■ To do
Starting with the line that contains "According to the", reproduce each line through the end of the listing below, with no other output.

* Start Input data *

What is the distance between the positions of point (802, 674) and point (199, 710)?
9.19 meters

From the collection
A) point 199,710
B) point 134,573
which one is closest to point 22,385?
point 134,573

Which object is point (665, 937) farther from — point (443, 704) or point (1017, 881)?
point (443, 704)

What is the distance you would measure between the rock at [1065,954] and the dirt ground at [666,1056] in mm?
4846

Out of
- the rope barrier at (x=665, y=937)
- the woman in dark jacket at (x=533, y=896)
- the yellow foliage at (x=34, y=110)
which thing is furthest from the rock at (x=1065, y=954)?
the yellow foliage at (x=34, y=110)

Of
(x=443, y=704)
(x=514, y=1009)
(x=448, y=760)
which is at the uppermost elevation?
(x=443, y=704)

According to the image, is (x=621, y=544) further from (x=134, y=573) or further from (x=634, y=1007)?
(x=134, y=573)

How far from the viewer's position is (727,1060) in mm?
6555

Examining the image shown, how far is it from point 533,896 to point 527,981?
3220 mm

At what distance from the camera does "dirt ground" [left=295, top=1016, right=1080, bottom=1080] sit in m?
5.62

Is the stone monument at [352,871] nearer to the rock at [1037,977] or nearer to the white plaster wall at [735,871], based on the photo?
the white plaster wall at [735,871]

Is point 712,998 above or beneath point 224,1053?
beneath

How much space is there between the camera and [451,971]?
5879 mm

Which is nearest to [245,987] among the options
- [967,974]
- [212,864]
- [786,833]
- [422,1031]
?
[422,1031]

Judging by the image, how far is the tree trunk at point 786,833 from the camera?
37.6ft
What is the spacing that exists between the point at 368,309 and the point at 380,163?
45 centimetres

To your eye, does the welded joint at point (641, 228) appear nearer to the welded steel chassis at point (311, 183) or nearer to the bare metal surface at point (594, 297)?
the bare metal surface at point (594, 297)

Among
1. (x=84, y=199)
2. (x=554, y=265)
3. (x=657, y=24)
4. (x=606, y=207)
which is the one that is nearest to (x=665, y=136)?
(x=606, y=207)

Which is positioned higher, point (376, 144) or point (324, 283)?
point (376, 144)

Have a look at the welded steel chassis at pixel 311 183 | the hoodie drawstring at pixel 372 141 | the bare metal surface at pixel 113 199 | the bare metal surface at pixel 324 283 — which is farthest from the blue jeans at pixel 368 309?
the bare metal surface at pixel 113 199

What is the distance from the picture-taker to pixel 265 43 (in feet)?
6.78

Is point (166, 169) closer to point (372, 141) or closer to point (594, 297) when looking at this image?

* End Input data *

■ The output
According to the image, is (x=621, y=544) further from (x=134, y=573) or further from (x=634, y=1007)?
(x=134, y=573)

How far from the viewer's position is (727,1060) in mm?
6555

Examining the image shown, how far is it from point 533,896 to point 527,981?
3220 mm

At what distance from the camera does "dirt ground" [left=295, top=1016, right=1080, bottom=1080] sit in m?
5.62

Is the stone monument at [352,871] nearer to the rock at [1037,977] or nearer to the white plaster wall at [735,871], based on the photo?
the white plaster wall at [735,871]

Is point 712,998 above or beneath point 224,1053?
beneath

How much space is there between the camera and [451,971]?
5879 mm

Which is nearest to [245,987] among the options
- [967,974]
- [212,864]
- [786,833]
- [422,1031]
?
[422,1031]

Judging by the image, how far is the tree trunk at point 786,833 from the camera?
37.6ft
What is the spacing that exists between the point at 368,309 and the point at 380,163?
45 centimetres

To your eye, does the welded joint at point (641, 228) appear nearer to the welded steel chassis at point (311, 183) or nearer to the bare metal surface at point (594, 297)?
the bare metal surface at point (594, 297)

Among
1. (x=84, y=199)
2. (x=554, y=265)
3. (x=657, y=24)
4. (x=606, y=207)
which is the one that is nearest to (x=665, y=136)?
(x=606, y=207)

Which is positioned higher, point (376, 144) or point (324, 283)?
point (376, 144)

Have a look at the welded steel chassis at pixel 311 183 | the hoodie drawstring at pixel 372 141 | the bare metal surface at pixel 113 199 | the bare metal surface at pixel 324 283 — which is farthest from the blue jeans at pixel 368 309?
the bare metal surface at pixel 113 199

What is the distance from the picture-taker to pixel 265 43 (in feet)?
6.78

Is point (166, 169) closer to point (372, 141) or closer to point (594, 297) when looking at this image?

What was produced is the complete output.